Звякнул хрусталь рюмок, хрустнули малосольные огурчики.
— А как поживают твои в Израиле? — спросила Ева
— Нормально. Мать подрабатывает уборками, сестра — клерк в банке, отец занимается ремонтами.
— Это твоя мама и сестра виноваты, не терпелось им. Подождали бы еще немного — и получили бы от нас вызов, тоже уехали бы в Америку. А ты почему тогда с ними не уехал?
— Сам не знаю, — он пожал плечами. — Мне тогда и в Киеве было неплохо.
— И правильно сделал, что не поехал в Израиль, — одобрил дядя Гриша. — Израиль, конечно, наша историческая родина, но лучше всего эту родину любить, живя в Америке.
ххх
В спальне горела настольная лампа. На стене, над кроватью, два толстопузых ангелочка держали красный бант.
Михаил разделся и, выключив лампу, рухнул на кровать. Голова слегка кружилась. Он попытался хоть как-то упорядочить все услышанное и пережитое за день.
Вот — дядя Гриша, брат отца. Маленький, уставший. Отец называл его то «золотой пчелкой», то «эфиопской клячей». Потому что дядя Гриша когда-то пытался стать ювелиром, повадился носить домой перекупленное у воров золото и едва не загремел в тюрьму. Тогда отец Михаила — по праву старшего брата — увел младшего с «золотых приисков» и обучил его малярному делу. Из «золотой пчелки» дядя Гриша превратился в «эфиопскую клячу». Тащил воз, на котором сидели: двухсотпудовая Ева, дочка, зять и внук. Вот и теперь, судя по замученному виду, тащит. И не ропщет. Бьюклинская кляча.
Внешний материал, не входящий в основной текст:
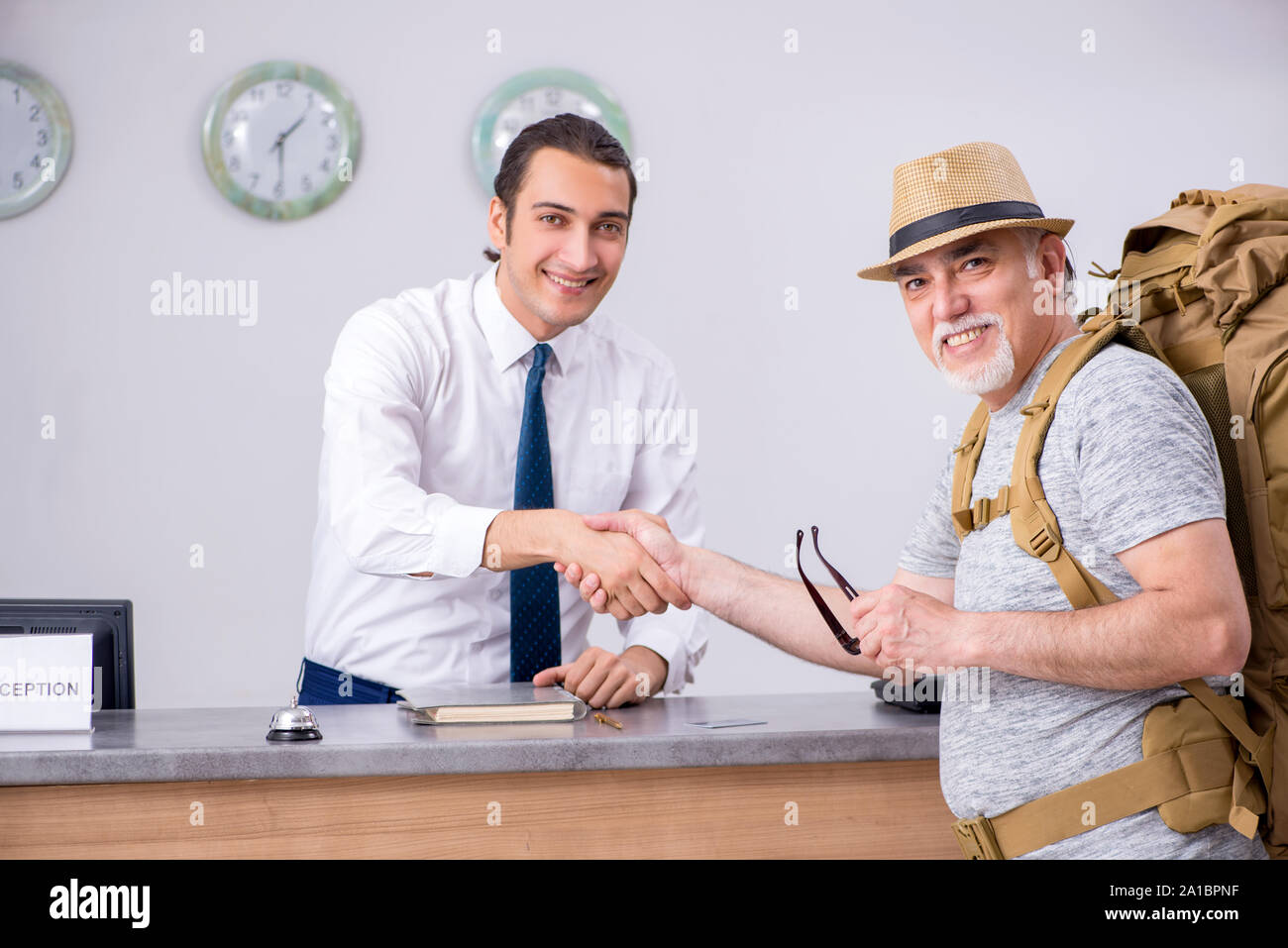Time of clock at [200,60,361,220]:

Они — дядя Гриша, отец, Михаил — все из одного корня. И лица у них чем-то похожи, и темно-карие глаза похожи, и голоса. Они — из клана Чужиных, и основатель их клана — дед Самуил. Он погиб в тридцать девятом году в Кемеровской области. Остановка поезда у поселка, за которым находился лагерь, и по сей день называется «517-й километр».
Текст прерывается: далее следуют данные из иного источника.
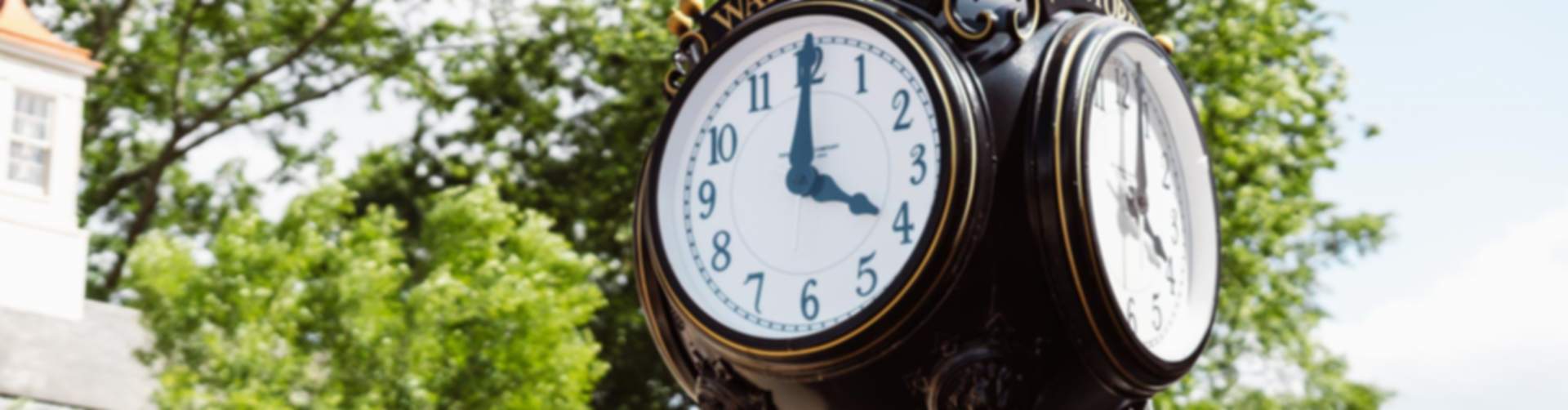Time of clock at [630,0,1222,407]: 4:00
Михаил повернулся на бок, сладко зевнул. Спать будет до третьих петухов… И поплыл куда-то. Нет, не в Киев, а почему-то в Бершадь, в местечко под кудрявыми липами.
Там, у забора, на деревянном ящике сидел старик с белой окладистой бородой, в латанном-перелатанном пиджаке. Важно сопел и, поднимая вверх скрюченный указательный палец, спрашивал у прохожих: «Вы знаете, что в Израиле инфляция?»
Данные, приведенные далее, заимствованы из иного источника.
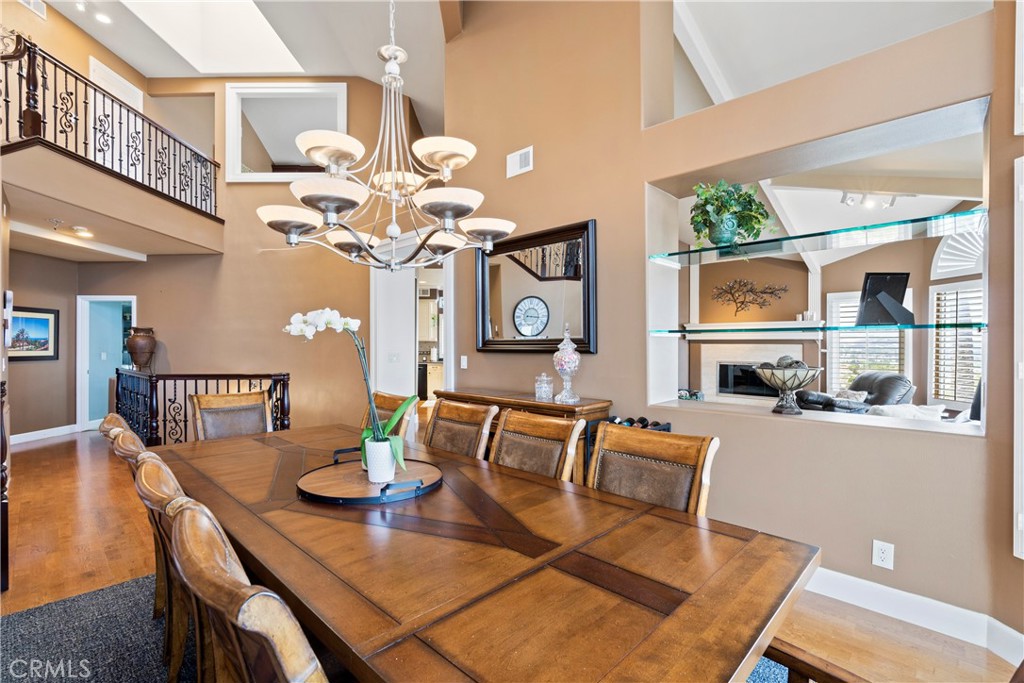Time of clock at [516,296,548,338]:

Приезжая в Бершадь, Михаил сразу замечал, что у него, коренного киевлянина, вдруг появляется едва заметный акцентик идиш. И он уже не говорит, а как бы поет, и даже картавинка легкая проскальзывает.
В доме дяди Гриши на столах сушилась домашняя лапша, а над нею летали мухи. В шкафу поблескивали корешками «Граф Монте-Кристо» и «Милый друг». Михаил был первым, кто однажды достал эти книжки и от нечего делать перечитал. К большому удивлению, если не к ужасу хозяев дома. Ева даже сбегала за соседкой и, подведя ее к приоткрытой двери, прошептала: «Видишь, он чита-ает…»
По вечерам, после всебершадского променада по главной улице, где в центре стоял памятник Ленину, а по сторонам — спиртзавод и валютный магазин, семья собиралась во дворе, в беседке. Судачили о разном, спорили о политике. Дядя Гриша костерил власть и ратовал за мелкий частный бизнес. Говорил, что уедет, как только «поднимут железный занавес». Пили спирт. Под хмельком дядя Гриша мог запеть какую-нибудь веселую песню на идиш или заунывную русскую. Отец подхватывал. Потом они вспоминали Дальний Восток, Биробиджан, где провели детство.
Порою за забором проезжала телега. Странная скрипучая телега. Когда-то, лет сто назад, шолом-алейхемовская голытьба грузила на такую же телегу свой скарб и отправлялась за лучшей долей в Америку…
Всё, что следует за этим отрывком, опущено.